» **Exercise A**: According to the patch discussion, which architecture currently supports SCS?

» **Page excerpt**:
[start]

Re: [PATCH 4/6] scs: Move scs_overflow_check() out of architecture code

From: Mark Rutland
Date: Mon May 18 2020 - 09:32:39 EST


On Mon, May 18, 2020 at 02:23:47PM +0100, Will Deacon wrote:
> On Mon, May 18, 2020 at 01:12:10PM +0100, Mark Rutland wrote:
> > On Fri, May 15, 2020 at 06:27:54PM +0100, Will Deacon wrote:
> > > There is nothing architecture-specific about scs_overflow_check() as
> > > it's just a trivial wrapper around scs_corrupted().
> > >
> > > For parity with task_stack_end_corrupted(), rename scs_corrupted() to
> > > task_scs_end_corrupted() and call it from schedule_debug() when
> > > CONFIG_SCHED_STACK_END_CHECK_is enabled. Finally, remove the unused
> > > scs_overflow_check() function entirely.
> > >
> > > This has absolutely no impact on architectures that do not support SCS
> > > (currently arm64 only).
> > >
> > > Signed-off-by: Will Deacon <will@xxxxxxxxxx>
> >
> > Pulling this out of arch code seems sane to me, and the arch-specific
> > chanes look sound. However, I have a concern with the changes within the
> > scheduler context-switch.
> >
> > > diff --git a/arch/arm64/kernel/process.c b/arch/arm64/kernel/process.c
> > > index a35d3318492c..56be4cbf771f 100644
> > > --- a/arch/arm64/kernel/process.c
> > > +++ b/arch/arm64/kernel/process.c
> > > @@ -52,7 +52,6 @@
> > > #include <asm/mmu_context.h>
> > > #include <asm/processor.h>
> > > #include <asm/pointer_auth.h>
> > > -#include <asm/scs.h>
> > > #include <asm/stacktrace.h>
> > >
> > > #if defined(CONFIG_STACKPROTECTOR) && !defined(CONFIG_STACKPROTECTOR_PER_TASK)
> > > @@ -516,7 +515,6 @@ __notrace_funcgraph struct task_struct *__switch_to(struct task_struct *prev,
> > > entry_task_switch(next);
> > > uao_thread_switch(next);
> > > ssbs_thread_switch(next);
> > > - scs_overflow_check(next);
> >
> > Prior to this patch, we'd never switch to a task whose SCS had already
> > been corrupted.
> >
> > With this patch, we only check that when switching away from a task, and
> > only when CONFIG_SCHED_STACK_END_CHECK is selected, which at first
> > glance seems to weaken that.
>
> Yes, ignoring vmap'd stacks, this patch brings the SCS checking in-line with
> the main stack checking when CONFIG_SCHED_STACK_END_CHECK=y.
>
> > Arguably:
> >
> > * If the next task's SCS was corrupted by that task while it was
> > running, we had already lost at that point.

[end]

» **Exercise B**: Reproduce every line of the rows below verbatim, but leave out the pictures.

[Records]
[start]

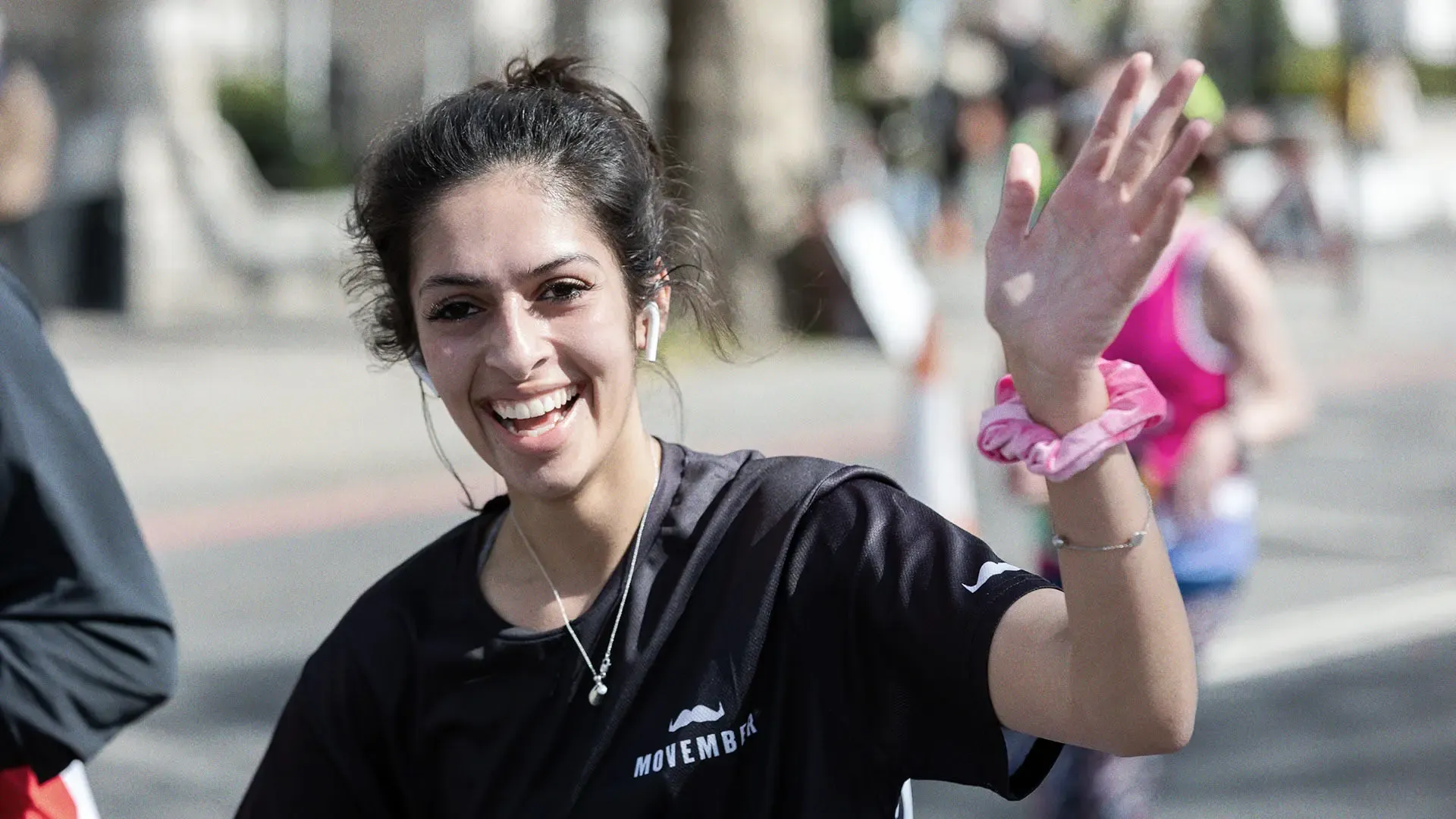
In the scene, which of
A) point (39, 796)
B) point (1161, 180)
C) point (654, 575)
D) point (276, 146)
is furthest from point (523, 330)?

[end]

» **Correct output A**: Only arm64.

» **Correct output B**:
In the scene, which of
A) point (39, 796)
B) point (1161, 180)
C) point (654, 575)
D) point (276, 146)
is furthest from point (523, 330)?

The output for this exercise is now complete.